Trees probably deriving from the original 1900 introduction of Carpinus viminea have grown 9–10 m tall in three great West Sussex woodland gardens, Nymans, Borde Hill and Wakehurst Place, though the first of these died around 2021 (Tree Register 2022). All developed very short trunks and broad canopies, and shared the elegance characteristic of most Asiatic hornbeams; the leaves flush red or purplish-bronze in spring. A 1962 planting at the Batsford Arboretum in Gloucestershire, seven metres tall in 2014 (Tree Register 2022), is likely to have been propagated from this stock, and the next introduction may not have been until 1986, when Roy Lancaster germinated seed sent by the Hangzhou Botanical Garden; the example in Lancaster’s own garden was 5 m tall in 2003 (Tree Register 2022). Other more recent re-introductions include BECX 270, from the ambiguous South Korean populations in 1982, and SICH 2058, from further south in China; examples from both collections grow at the Royal Botanic Gardens, Kew (Tree Register 2022). Plants from QPH 96/45, collected in southern Hunan in 1996, have grown more slowly at Howick Hall in coastal Northumberland, reaching 5 m by 2019 (Tree Register 2022); they seem to crave more summer heat (Grimshaw & Bayton 2009).

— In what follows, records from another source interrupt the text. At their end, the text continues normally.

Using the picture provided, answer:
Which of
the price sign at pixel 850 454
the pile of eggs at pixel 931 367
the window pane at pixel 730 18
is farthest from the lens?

Like most Asiatic hornbeams, Carpinus viminea is currently available from several specialist nurseries in the UK (Royal Horticultural Society 2020). In the United States, it is represented by a good tree at the National Arboretum in Washington DC (Stewart 2010) and by several 2012 accessions at the J.C. Raulston Arboretum in North Carolina (J.C. Raulston Arboretum 2022). It is also hardy enough to be cultivated at the Denver Botanic Gardens (Royal Botanic Garden Edinburgh 2022), in USDA hardiness zone 5b-6a, and it was one of several species selected for use in an experimental breeding programme in Kansas, which aimed to produce tougher hornbeams for urban planting (Dirr 2009).